▶ [The problem]: Pull out every line of the items below that contains the word "farther".

Visual spatial reasoning items

-------------------------

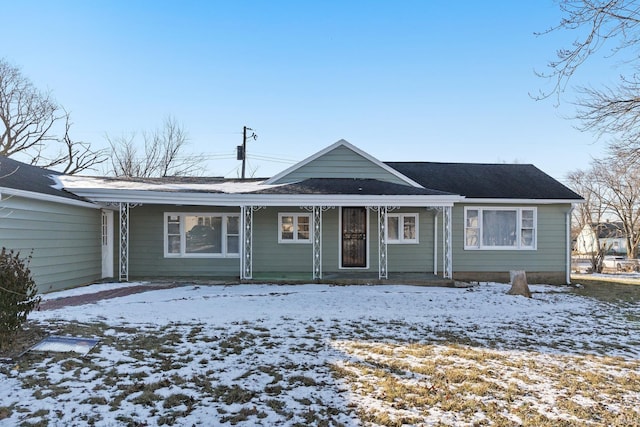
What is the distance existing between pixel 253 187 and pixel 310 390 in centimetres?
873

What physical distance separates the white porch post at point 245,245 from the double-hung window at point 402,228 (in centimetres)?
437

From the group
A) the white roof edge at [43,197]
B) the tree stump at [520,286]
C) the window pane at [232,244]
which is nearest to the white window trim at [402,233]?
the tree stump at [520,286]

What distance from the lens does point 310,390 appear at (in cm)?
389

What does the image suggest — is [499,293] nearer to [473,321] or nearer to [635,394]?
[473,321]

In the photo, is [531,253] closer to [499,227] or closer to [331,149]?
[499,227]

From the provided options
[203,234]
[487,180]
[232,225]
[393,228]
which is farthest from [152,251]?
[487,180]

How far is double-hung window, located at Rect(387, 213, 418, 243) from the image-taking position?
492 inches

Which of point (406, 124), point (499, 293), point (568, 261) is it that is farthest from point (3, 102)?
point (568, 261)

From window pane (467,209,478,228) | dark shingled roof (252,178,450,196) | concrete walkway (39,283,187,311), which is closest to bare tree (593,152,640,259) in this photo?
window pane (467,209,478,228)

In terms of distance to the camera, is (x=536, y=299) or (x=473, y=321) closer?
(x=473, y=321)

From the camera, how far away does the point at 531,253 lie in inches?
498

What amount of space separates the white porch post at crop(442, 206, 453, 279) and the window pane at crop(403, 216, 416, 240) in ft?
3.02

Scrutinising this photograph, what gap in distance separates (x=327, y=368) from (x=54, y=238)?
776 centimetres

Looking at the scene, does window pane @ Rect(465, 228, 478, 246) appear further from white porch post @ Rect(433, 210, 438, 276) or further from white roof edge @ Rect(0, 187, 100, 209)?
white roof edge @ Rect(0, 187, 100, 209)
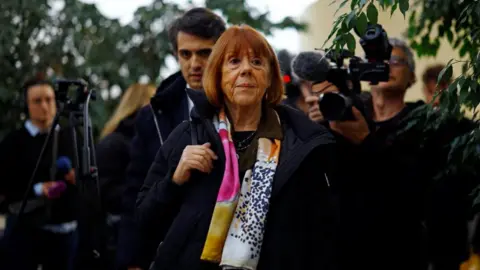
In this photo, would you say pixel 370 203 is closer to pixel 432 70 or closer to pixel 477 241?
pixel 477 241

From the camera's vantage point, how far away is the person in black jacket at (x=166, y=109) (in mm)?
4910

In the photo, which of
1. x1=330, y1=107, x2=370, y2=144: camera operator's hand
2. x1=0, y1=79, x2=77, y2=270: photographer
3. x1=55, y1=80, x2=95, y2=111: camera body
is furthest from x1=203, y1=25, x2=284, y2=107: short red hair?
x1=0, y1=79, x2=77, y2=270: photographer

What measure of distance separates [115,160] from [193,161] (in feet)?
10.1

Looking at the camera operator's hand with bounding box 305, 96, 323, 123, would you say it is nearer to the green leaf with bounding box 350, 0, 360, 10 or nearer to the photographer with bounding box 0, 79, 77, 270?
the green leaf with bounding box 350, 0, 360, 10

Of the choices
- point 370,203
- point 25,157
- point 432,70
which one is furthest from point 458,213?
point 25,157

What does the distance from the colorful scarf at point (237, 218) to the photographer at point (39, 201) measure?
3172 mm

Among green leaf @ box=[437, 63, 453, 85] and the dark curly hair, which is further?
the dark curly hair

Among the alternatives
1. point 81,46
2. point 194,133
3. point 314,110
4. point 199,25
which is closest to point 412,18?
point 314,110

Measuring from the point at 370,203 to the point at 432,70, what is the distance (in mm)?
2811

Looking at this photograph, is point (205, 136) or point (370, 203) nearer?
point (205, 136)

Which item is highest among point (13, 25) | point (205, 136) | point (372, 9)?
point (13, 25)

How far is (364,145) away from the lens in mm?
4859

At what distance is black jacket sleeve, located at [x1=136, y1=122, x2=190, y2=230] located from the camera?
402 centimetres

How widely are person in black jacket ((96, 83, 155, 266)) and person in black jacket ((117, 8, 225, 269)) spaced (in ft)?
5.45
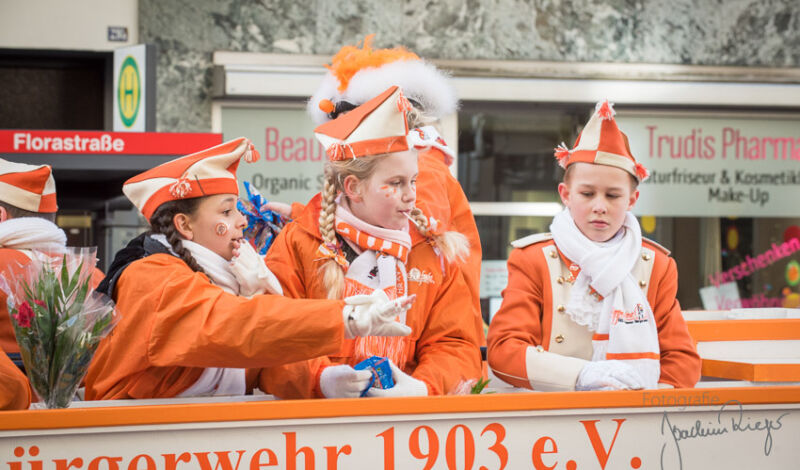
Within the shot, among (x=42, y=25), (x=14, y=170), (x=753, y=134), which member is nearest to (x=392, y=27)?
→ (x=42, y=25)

-------------------------

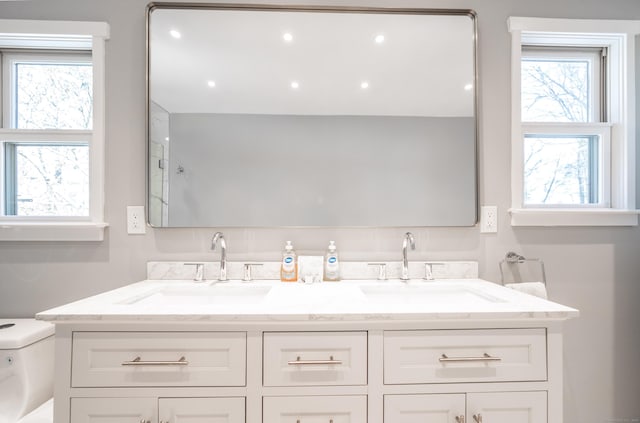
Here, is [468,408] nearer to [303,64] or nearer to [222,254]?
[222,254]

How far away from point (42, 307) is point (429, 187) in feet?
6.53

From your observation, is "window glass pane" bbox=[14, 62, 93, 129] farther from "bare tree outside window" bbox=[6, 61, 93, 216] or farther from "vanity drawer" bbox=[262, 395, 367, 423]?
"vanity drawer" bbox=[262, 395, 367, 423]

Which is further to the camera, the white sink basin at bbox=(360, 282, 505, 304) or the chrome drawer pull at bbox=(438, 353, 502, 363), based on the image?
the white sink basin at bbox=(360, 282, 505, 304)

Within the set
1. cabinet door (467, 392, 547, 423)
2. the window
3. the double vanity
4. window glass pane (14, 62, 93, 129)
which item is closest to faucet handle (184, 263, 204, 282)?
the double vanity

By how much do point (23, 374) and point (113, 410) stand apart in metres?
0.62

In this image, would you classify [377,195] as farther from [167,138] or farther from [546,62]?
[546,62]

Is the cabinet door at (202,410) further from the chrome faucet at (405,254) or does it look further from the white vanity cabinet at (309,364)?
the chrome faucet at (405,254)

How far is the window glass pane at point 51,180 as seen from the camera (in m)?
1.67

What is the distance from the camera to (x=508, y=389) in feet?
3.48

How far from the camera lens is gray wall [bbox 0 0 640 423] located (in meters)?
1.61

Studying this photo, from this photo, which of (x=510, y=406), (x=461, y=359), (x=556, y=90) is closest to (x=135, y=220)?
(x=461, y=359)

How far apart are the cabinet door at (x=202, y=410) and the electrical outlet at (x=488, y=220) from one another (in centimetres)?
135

-------------------------

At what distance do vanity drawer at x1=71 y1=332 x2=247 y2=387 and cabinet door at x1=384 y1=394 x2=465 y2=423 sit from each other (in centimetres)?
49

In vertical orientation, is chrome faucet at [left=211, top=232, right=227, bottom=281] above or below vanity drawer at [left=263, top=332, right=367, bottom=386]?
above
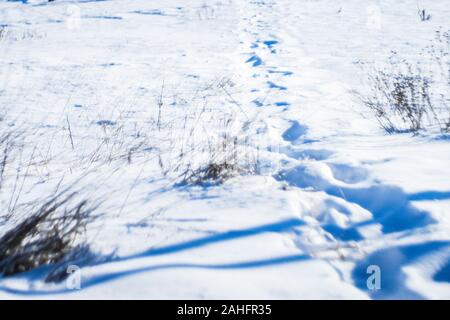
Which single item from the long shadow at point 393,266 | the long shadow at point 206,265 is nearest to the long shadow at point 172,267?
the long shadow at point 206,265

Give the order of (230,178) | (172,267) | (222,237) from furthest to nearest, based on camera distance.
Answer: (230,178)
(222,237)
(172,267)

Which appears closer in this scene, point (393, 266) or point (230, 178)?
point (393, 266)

-------------------------

▶ [Completed task]:
From your observation, is "window glass pane" bbox=[14, 62, 93, 129] farther from "bare tree outside window" bbox=[6, 61, 93, 216] or farther from "vanity drawer" bbox=[262, 395, 367, 423]?
In this image, would you classify [377,195] as farther from [167,138] or farther from [546,62]?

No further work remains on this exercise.